Dans la tourmente de l'état de Corrientes
- loinlabasentandem
- 13 déc. 2014
- 10 min de lecture

Nous passons Posadas, la capitale de Misiones ce dimanche 30 novembre. Notre passage marque la fin d'un périple difficile dans cet état extrêmement valloné. Il fait très chaud ce jour-ci, et pour gagner du temps, nous voulons nous essayer au camion-stop.
Nous prenons la national 14 en direction du sud, et nous éloignons d'une cinquantaine de kilomètres de Posadas pour essayer de trouver un camion dans la ville de San José, point de passage principal pour se rendre à Concordia et/ ou Buenos Aires.
Fanny y croit fort , et est intimement persuadée qu'il sera aisé de trouver un camion qui acceptera de nous avancer un peu.
Nous faisons une première tentative à la barre de péage se trouvant sur notre chemin, sans succès. Puis arrivés à San José, nous nous postons à l'unique endroit où transitent les camions : la station essence.
Ayant pris tôt la route ce matin là, nous arrivons à San José en début d'après-midi ce qui nous laisse le temps d'aller aborder quelques routiers.
Fanny, avec sa facilité de communication se lance donc à l'assaut pour trouver un camion. Elle aborde pendant plus de 2 heures une bonne quinzaine de camions. Malheureusement, aucun de ses charmes n'aura fonctionné car à 17h, nous sommes toujours plantés sur place à attendre.
Le soleil descend peu à peu, la nuit arrive et il est temps de s'arrêter là pour aujourd'hui.
Alors que nous nous décidons de planter la tente sur le terrain vague qui jouxte la station essence, nos deux amis Mieke et Niko passent à nouveau devant nous avec leur tandem (cf récit précédent).
Nous sommes surpris par cette rencontre fortuite. Nos chemins s'étaient séparés au carrefour des autoroutes à Posadas. Nous allions vers le sud, alors qu'eux devaient continuer la route vers l'ouest en direction de Corrientes.
Finalement, n'ayant repérés sur leur carte aucun village à plus de 80 kms de Posadas, il se sont décidés à dévier leur route pour pour rouler sur une route moins désertée.
Nous serons donc accompagnés de leur présence, ce soir là. Nous plantons les tentes sur ce terrain vague aux allures de décharge publique. Alors que nous sommes plutôt habitués à dormir dans des lieux pas toujours très agréables ; il en est autre chose de Mieke et Niko.
Le bruit des aires conditionnés de la station essence, qui se situe à l'arrière du bâtiment ; la lumière des lampadaires, et l'environnement pas très propre dans lequel nous dormons les empêchera de passer une bonne nuit.
Nous nous réveillons le lendemain à 5 h 30 pensant être les premiers debout, lorsque nous nous rendons compte que nos compagnons de route sont réveillés depuis bien plus longtemps. Nous sortons de notre sommeil alors qu'eux prennent déjà la route.
Nos chemins se séparent là à nouveau, chacun évoluant à son rythme et au gré de ses possibilités.

**DONNÉES FOURNIES**:
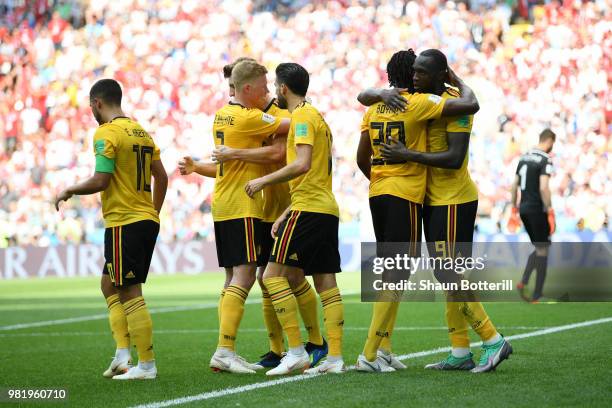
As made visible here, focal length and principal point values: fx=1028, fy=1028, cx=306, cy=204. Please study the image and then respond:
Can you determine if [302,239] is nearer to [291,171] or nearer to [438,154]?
[291,171]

**EXERCICE**:
Rédigez la suite du récit de voyage en tandem dans l'état de Corrientes, en reprenant après sa dernière phrase.

**RÉSULTAT ATTENDU**:
Nous suivons Mieke et Niko peu de temps après. Nous parcourons une vingtaine de kilomètres lorsque sur la route nous voyons un attroupement de voitures stationnés, et une foule se déplacer vers l'entrée d'un terrain vague.
Curieux par tant d'agitation, nous faisons une halte sur le terrain de stationnement et décidons de nous approcher d'un peu plus près pour voir ce qui s'y passe. Un couple nous aborde nous expliquant que tous les 30 novembre de chaque année se fête la Santa Catalina, patronne de la justice.
Nous rentrons dans la propriété privée où se tient la fête et sommes accueillis par Marcelo. . Chemise bleu à carreau, sombrero de cuir, termos d'eau chaude sous le bras, et maté dans une main, Marcelo quinquagénaire, à des allures de Gaucho et de propriétaire terrien hautement important !
Il s'exalte de rencontrer des étrangers ici, et pas peu fier, commence à nous faire faire le tour du propriétaire ; nous exhibant aux uns puis aux autres.
Ils nous présente à ses connaissances, et même à ceux qu'il ne connaît pas... !
Mais sa manière de nous présenter, comme si nous étions des personnes importantes, nous mets un peu mal à l'aise.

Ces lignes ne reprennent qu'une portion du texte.